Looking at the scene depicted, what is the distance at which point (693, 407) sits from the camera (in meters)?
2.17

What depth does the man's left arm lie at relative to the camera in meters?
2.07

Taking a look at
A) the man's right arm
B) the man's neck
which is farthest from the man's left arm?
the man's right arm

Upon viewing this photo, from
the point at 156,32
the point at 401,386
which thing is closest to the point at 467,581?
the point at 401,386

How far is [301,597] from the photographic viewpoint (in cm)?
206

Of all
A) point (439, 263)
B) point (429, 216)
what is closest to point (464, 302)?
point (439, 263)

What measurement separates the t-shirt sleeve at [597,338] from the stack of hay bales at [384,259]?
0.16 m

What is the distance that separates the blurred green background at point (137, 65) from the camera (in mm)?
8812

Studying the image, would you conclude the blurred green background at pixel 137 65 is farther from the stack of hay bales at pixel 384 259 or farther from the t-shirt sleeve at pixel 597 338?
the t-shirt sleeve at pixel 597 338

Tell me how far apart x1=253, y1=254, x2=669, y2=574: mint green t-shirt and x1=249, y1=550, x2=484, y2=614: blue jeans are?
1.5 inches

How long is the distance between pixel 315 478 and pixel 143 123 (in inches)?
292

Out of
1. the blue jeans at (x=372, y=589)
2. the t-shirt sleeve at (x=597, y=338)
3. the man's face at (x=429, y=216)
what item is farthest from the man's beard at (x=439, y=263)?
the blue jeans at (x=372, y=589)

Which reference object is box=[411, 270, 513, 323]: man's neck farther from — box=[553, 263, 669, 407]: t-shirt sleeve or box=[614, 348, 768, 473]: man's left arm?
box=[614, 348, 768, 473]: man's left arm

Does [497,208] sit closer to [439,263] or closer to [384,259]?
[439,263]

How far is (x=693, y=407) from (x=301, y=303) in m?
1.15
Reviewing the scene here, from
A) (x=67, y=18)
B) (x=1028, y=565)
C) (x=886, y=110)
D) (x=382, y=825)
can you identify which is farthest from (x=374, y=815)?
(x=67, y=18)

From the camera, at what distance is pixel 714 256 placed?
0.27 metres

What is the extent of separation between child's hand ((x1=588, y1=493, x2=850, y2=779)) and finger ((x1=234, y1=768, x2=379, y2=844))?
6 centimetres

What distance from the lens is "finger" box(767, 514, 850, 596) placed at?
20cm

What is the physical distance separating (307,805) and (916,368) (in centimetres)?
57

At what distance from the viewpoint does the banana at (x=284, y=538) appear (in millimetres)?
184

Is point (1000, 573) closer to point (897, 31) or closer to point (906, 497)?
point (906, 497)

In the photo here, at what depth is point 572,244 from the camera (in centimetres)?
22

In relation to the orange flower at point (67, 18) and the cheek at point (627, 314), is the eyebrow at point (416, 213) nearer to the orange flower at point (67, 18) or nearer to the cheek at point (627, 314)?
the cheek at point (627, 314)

### GOAL
Update the lines starting at the one containing "From the camera, at" and ending at the one containing "6 centimetres" by replacing "camera" with "lens", leaving all else unchanged. Give only those lines.

### ANSWER TO THE EXERCISE
From the lens, at what distance is pixel 714 256 placed?
0.27 metres

What is the extent of separation between child's hand ((x1=588, y1=493, x2=850, y2=779)) and finger ((x1=234, y1=768, x2=379, y2=844))?
6 centimetres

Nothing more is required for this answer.